Rivals appear when you hit a certain amount of points. Mostly it's just you and herds of Sunday drivers clogging up the freeway, but a rival is just as fast and drifty as you, which makes an already pulse-pounding game even more intense. Luckily you can bonk your rivals too—and even hit them with a Mario-style ground pound if you launch off a ramp and get above them. You can also turn your boosts into attacks, using Street Fighter stick twirls to unleash moves like Hurricane Boost, which theatrically destroys nearby cars.

But you gotta be careful with the bonking, because if you bonk too many people off the road, the cops will come after you. They'll bash into you relentlessly as you drive, making getting to the end of the track in time tricky. But you can bonk them as well, causing exclamations of "Oink oink!" and "ACAB!" to appear in comic book bubbles. The sheer amount of bonking in Buck Up And Drive! is out of control, but it feels super satisfying when you time it right and explode a car that's in your way out of existence.
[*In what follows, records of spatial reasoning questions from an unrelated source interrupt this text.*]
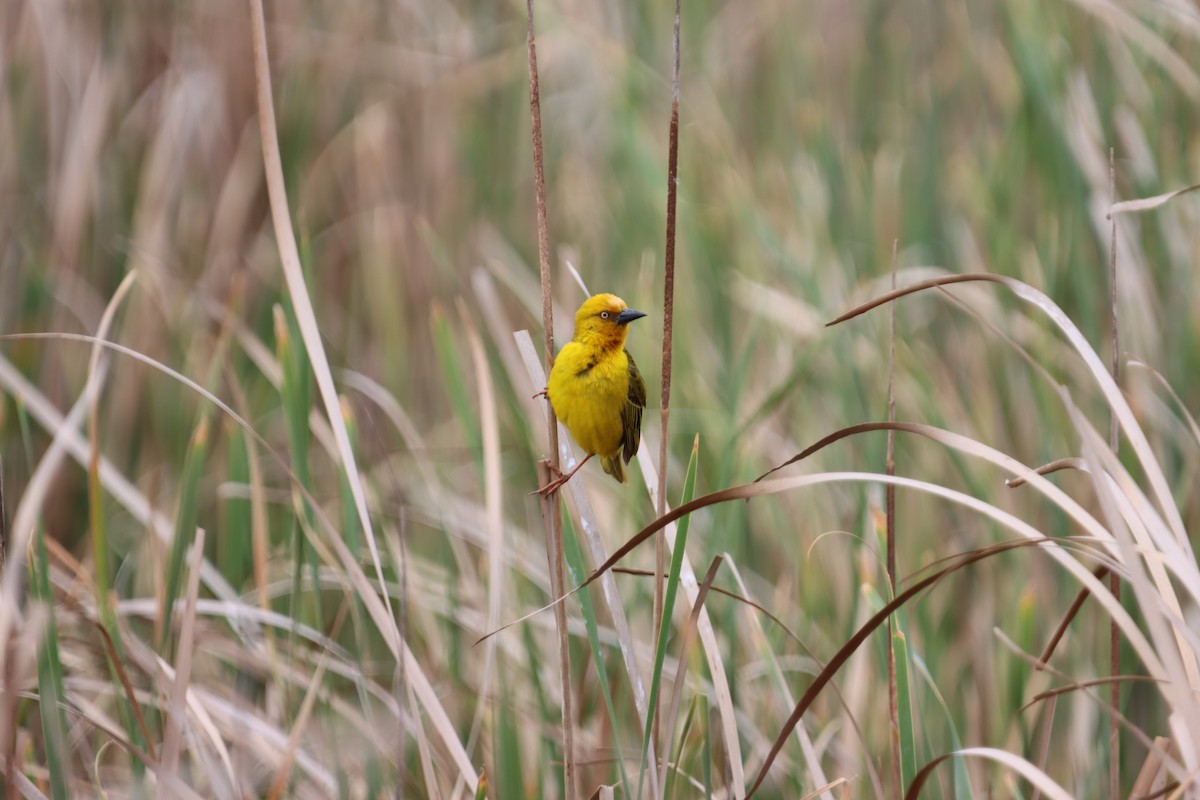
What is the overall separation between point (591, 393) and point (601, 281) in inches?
66.0

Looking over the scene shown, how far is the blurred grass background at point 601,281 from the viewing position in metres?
2.28

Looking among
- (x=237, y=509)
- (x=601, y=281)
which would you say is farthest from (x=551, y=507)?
(x=601, y=281)

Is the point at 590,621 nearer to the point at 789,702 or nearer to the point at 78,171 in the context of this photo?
the point at 789,702

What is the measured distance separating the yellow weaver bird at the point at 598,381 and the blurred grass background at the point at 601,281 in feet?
A: 0.95

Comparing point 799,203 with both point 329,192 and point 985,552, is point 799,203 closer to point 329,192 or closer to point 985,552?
point 329,192

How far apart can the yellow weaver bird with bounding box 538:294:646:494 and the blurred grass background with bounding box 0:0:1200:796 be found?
11.4 inches

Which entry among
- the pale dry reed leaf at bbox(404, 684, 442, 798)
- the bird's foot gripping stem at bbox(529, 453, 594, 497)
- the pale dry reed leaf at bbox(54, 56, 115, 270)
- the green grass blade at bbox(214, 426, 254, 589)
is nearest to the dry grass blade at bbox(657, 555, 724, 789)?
the bird's foot gripping stem at bbox(529, 453, 594, 497)

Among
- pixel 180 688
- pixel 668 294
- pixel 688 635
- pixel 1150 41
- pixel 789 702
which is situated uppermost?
pixel 1150 41

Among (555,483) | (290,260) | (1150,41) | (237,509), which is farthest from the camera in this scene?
(1150,41)

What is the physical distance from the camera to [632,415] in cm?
169

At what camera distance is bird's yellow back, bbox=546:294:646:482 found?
155cm

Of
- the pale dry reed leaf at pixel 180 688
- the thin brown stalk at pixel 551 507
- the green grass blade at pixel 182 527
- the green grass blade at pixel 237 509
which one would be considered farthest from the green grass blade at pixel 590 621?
the green grass blade at pixel 237 509

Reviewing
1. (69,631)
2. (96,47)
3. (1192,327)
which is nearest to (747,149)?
(1192,327)

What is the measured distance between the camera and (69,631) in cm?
222
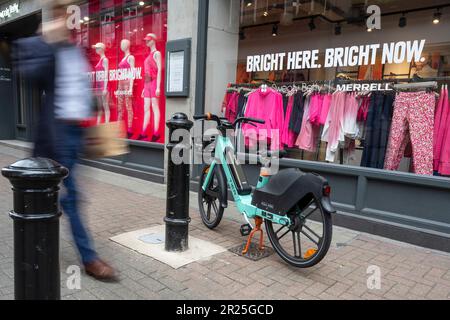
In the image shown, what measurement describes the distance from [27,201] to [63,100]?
4.34 ft

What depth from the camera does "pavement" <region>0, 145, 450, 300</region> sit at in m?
3.00

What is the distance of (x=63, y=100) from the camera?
116 inches

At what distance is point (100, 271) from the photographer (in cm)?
310

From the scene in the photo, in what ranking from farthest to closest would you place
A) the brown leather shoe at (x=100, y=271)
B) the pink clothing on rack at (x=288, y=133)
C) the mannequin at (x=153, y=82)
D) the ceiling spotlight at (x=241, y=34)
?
the mannequin at (x=153, y=82) < the ceiling spotlight at (x=241, y=34) < the pink clothing on rack at (x=288, y=133) < the brown leather shoe at (x=100, y=271)

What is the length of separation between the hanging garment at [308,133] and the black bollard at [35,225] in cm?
411

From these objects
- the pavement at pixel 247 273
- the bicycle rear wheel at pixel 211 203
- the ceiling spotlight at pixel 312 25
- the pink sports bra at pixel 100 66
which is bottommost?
the pavement at pixel 247 273

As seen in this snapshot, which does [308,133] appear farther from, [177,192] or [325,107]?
[177,192]

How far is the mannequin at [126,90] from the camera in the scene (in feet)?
25.5

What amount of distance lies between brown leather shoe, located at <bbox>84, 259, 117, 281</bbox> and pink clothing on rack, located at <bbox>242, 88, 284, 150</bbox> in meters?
3.22

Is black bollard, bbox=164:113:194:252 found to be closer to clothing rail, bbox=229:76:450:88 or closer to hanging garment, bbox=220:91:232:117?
clothing rail, bbox=229:76:450:88

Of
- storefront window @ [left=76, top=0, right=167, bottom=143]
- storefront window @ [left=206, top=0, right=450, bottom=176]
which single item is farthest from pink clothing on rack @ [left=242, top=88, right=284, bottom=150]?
storefront window @ [left=76, top=0, right=167, bottom=143]

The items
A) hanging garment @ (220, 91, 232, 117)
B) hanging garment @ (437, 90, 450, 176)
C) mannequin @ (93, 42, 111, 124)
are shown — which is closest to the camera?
hanging garment @ (437, 90, 450, 176)

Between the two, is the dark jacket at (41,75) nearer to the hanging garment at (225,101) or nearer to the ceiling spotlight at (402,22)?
the hanging garment at (225,101)

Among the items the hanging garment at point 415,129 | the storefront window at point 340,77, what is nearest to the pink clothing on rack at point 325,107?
the storefront window at point 340,77
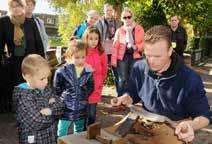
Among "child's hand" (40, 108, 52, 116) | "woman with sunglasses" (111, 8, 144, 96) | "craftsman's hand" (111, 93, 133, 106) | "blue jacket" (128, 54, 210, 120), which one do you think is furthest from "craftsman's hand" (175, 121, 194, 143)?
"woman with sunglasses" (111, 8, 144, 96)

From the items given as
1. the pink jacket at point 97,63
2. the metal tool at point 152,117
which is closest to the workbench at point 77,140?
the metal tool at point 152,117

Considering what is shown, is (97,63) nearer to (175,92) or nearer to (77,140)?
(175,92)

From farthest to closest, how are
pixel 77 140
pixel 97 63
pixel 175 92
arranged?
pixel 97 63 → pixel 175 92 → pixel 77 140

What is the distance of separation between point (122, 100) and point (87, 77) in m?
1.64

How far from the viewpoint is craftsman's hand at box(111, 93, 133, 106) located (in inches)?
114

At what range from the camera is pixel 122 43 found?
7.24 metres

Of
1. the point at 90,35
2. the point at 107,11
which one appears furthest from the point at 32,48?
the point at 107,11

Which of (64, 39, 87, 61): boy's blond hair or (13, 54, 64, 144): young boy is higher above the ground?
(64, 39, 87, 61): boy's blond hair

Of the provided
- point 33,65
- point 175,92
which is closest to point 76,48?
point 33,65

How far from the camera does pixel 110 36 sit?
752cm

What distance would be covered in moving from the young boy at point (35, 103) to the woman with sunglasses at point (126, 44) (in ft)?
11.7

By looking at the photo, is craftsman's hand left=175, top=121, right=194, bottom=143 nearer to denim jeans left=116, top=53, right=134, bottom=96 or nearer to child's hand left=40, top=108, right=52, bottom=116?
child's hand left=40, top=108, right=52, bottom=116

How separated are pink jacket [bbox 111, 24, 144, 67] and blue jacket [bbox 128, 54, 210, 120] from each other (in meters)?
4.10

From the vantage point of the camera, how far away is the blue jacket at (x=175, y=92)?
2.77 metres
But there's more! Buck Up And Drive! also lets you pull off sick tricks, reminiscent of games like Tony Hawk's Pro Skater and Jet Set Radio. When you hit a ramp, nudging the direction buttons in mid-air triggers a selection of preposterous, physics-defying tricks. Your vehicle flips, rolls, and spins in a way no car ever should, and it's incredible to behold . Better still, land on top of the barriers at the edge of the track and you can actually grind on them, which is something I've never seen in a driving game before.

It's an outlandish fusion of genres that shouldn't work, but it does somehow—mainly because everything feels so damn good. Buck Up And Drive! is a solid, super polished game with snappy, responsive controls, a deliciously smooth frame rate, and a fiendishly addictive scoring system. It looks beautiful (with echoes of cult cel-shaded Capcom racer Auto Modellista), the music rips, and it has a brilliantly self-aware sense of humour to top it all off. For $5 it's an absolute steal, and one of the best games I've played this year.